The Personal Platform.
What if you had a tool that posted your words to every platform? Now if one platform censors you, it doesn't matter. It turns platforms into just another dumb pipe to amplify your voice to. Then you'd simply have a bigger platform, and more pipes. Rather than retreating from Big Tech, you'd become as powerful as Google and Facebook combined.

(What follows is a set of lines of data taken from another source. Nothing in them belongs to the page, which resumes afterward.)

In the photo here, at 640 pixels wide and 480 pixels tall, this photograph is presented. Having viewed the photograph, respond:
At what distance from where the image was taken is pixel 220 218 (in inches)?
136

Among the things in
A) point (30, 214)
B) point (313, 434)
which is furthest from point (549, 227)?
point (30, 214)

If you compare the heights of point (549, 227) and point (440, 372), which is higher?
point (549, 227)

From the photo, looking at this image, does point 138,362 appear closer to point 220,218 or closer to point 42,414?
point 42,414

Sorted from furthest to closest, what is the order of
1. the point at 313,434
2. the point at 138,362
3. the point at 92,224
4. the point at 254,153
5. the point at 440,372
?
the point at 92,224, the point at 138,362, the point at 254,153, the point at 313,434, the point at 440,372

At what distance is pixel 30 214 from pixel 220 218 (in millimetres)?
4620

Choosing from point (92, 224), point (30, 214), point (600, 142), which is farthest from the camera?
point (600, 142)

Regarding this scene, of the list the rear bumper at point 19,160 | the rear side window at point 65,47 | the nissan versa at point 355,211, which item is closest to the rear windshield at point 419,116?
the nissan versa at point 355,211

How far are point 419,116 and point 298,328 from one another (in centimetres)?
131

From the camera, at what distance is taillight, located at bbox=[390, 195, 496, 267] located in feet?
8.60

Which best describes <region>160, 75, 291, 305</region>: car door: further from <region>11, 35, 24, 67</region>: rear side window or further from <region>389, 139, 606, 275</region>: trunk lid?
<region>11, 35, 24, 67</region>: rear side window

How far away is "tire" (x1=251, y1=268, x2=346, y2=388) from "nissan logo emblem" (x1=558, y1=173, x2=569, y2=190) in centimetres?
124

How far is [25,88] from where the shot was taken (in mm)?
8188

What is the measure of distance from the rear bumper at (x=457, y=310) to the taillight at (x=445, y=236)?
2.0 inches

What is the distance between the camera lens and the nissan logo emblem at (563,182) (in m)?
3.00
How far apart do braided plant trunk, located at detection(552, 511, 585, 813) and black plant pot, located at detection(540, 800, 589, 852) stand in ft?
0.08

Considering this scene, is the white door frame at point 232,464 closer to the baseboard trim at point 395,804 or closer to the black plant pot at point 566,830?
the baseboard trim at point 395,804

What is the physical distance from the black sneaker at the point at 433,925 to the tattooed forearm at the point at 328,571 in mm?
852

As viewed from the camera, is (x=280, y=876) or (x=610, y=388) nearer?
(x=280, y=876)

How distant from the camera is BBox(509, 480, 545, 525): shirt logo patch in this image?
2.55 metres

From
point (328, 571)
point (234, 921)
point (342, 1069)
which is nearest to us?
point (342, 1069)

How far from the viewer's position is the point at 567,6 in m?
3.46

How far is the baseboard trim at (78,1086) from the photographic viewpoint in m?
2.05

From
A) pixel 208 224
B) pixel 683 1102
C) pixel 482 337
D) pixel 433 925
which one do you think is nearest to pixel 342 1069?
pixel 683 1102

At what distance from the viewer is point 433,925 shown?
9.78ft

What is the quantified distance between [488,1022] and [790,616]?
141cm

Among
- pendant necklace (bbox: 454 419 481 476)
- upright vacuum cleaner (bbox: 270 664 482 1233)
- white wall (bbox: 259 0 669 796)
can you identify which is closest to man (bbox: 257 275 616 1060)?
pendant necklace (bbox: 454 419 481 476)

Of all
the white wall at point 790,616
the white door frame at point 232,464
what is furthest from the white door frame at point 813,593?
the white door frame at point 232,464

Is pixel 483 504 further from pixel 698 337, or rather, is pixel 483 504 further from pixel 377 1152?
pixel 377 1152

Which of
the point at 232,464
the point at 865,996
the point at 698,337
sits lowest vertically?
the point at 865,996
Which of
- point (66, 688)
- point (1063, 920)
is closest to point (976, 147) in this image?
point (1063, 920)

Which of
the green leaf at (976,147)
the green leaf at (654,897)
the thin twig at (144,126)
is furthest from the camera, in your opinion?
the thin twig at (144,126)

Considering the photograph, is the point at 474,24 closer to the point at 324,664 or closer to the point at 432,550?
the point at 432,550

Think about that, all that power in your pocket. But this time, it is not the establishment manipulating you, it is you doing the manipulating yourself. Why do we have advertisements that berate us into buying something, instead of reminders of our upcoming appointments? Why do we have behavioral tracking instead of quantified self metrics that only we can see? Why do we have to login to a site when we already logged online? Why do they give us a newsfeed when we usually feed ourselves, are we babies not adults?
The Big Tech Platform is Patriarchy, Plutocracy by Programmers.
Empower the self, and you get the Egalitarians of the Everyone.
The Future is the Personal Platform, an operating system over your own destiny.
In 1989 computers were considered business machines, this is why IBM is called IBM. The idea that an ordinary person would ever operate a computer was a laughable construct. But Steve Jobs and Bill Gates saw things a little differently, in 1990 they saw that the future would be the PC, Personal Computers, and launched Windows 3.0 and NeXT. And they were right, billions of everyday people came to adopt computers. So many people had computers, that we decided to Web them together.
But then the platforms came and monopolized the web. Now, in 2019, the majority of our computers are dumb pipes for "Big Tech" to push their agenda to. Only a business would be able to operate a platform, no? It would be laughable if a layperson could run a platform that had billions of people in its reach. It is ridiculous to think that someone would actually want to own their own contact list. Surely, only Disney, Netflix, YouTube, CNN, and Fox need that many friends.
Then, in 2020, you and I saw things a little differently, and the Personal Platform was born. By the end of the decade, billions had joined.